▶ **Arbeitsauftrag**:
Beantworten Sie anhand des Textauszugs zur Schweiz und Afghanistan folgende Fragen:
(a) In welcher Stadt befindet sich die Schweizer Botschaft, da es keine in Kabul gibt?
(b) Worum bat Afghanistan die Schweiz bereits Anfang Juli?
(c) Wie heißt die Direktorin der Deza?

▶ **Textauszug**:
========

Die lokalen Mitarbeitenden reisen im Rahmen des Resettlement-Programms des UNHCR in die Schweiz und erhalten Asyl. Weil sie für die Schweiz arbeiteten, bestehe die Gefahr, dass sie als Kollaborateure des feindlichen Westens angesehen werden und verfolgt würden, sagte Gattiker.
Eine Botschaft hat die Schweiz in Kabul nicht, sondern diese befindet sich in Islamabad in Pakistan. Laut Leu ist derzeit noch eine Schweizerin oder ein Schweizer in Afghanistan als reisende Person registriert.
Keine Rückführung straffälliger Asylsuchender
Am Mittwoch hatte das SEM mitgeteilt, dass die Schweiz bis auf weiteres keine Rückführung abgewiesener Asylsuchender nach Afghanistan mehr durchführt. Es würden auch keine neuen Wegweisungen verfügt. Einzig bei schwer straffälligen Personen würden die Vorbereitungen für eine Rückführung weitergeführt. Anders als noch am Mittwoch erklärte Gattiker nun, dass auch straffällige Asylsuchende nicht zurückgeführt würden. Die afghanischen Behörden würden derzeit keine Staatsangehörigen zurücknehmen.
Afghanistan hatte die Schweiz bereits Anfang Juli gebeten, wegen der schwierigen Sicherheitslage und der Corona-Pandemie vorerst keine Rückführungen mehr durchzuführen. Die Schweiz hielt lange an Rückführungen fest.
Schweizer Engagement wird fortgesetzt
Obwohl das Personal des Kooperationsbüros der Deza zurückgeholt werde, bleibe das Engagement der Schweiz aufrecht, sagte Deza-Direktorin Patricia Danzi.

========

▶ **Rohdaten**:
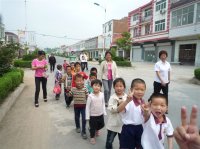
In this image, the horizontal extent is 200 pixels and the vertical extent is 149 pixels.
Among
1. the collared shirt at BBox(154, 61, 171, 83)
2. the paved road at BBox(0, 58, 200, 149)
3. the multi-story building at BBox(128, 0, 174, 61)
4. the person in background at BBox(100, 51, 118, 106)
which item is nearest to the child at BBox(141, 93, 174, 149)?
the paved road at BBox(0, 58, 200, 149)

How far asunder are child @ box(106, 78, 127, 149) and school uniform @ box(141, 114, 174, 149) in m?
0.78

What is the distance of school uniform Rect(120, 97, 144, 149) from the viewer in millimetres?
3080

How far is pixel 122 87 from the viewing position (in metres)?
3.60

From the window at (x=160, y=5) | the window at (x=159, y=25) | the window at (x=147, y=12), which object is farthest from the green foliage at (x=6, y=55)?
the window at (x=147, y=12)

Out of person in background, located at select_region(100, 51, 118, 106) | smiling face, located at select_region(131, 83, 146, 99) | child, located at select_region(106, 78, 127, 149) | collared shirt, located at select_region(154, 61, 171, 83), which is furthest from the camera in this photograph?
person in background, located at select_region(100, 51, 118, 106)

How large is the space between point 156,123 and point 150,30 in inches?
1509

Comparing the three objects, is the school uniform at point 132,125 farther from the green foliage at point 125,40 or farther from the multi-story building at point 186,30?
the green foliage at point 125,40

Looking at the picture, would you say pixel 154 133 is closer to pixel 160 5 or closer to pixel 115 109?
pixel 115 109

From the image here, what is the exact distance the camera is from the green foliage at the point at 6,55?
9420 millimetres

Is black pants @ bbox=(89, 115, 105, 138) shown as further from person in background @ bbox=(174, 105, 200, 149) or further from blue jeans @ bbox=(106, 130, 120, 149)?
person in background @ bbox=(174, 105, 200, 149)

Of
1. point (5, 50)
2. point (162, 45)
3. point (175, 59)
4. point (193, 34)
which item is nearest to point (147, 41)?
point (162, 45)

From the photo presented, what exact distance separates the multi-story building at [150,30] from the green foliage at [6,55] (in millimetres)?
26113

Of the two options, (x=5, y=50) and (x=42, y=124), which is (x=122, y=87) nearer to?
(x=42, y=124)

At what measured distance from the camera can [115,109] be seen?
3.42m
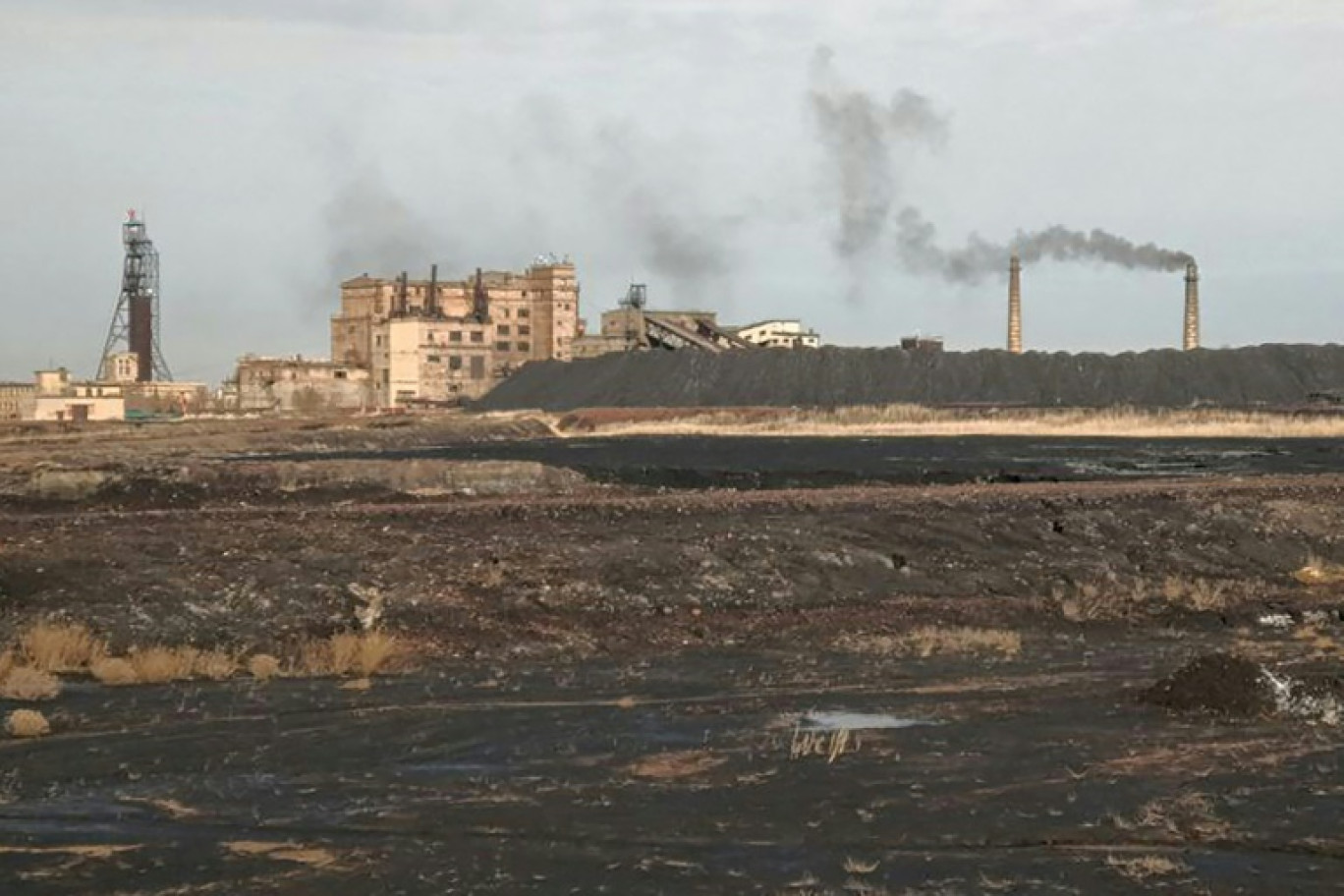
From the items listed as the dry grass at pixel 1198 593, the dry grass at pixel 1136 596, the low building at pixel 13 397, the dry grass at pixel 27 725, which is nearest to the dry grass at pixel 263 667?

========

▶ **Antwortfeld**:
(a) In Islamabad in Pakistan.
(b) Wegen der schwierigen Sicherheitslage und der Corona-Pandemie vorerst keine Rückführungen mehr durchzuführen.
(c) Patricia Danzi.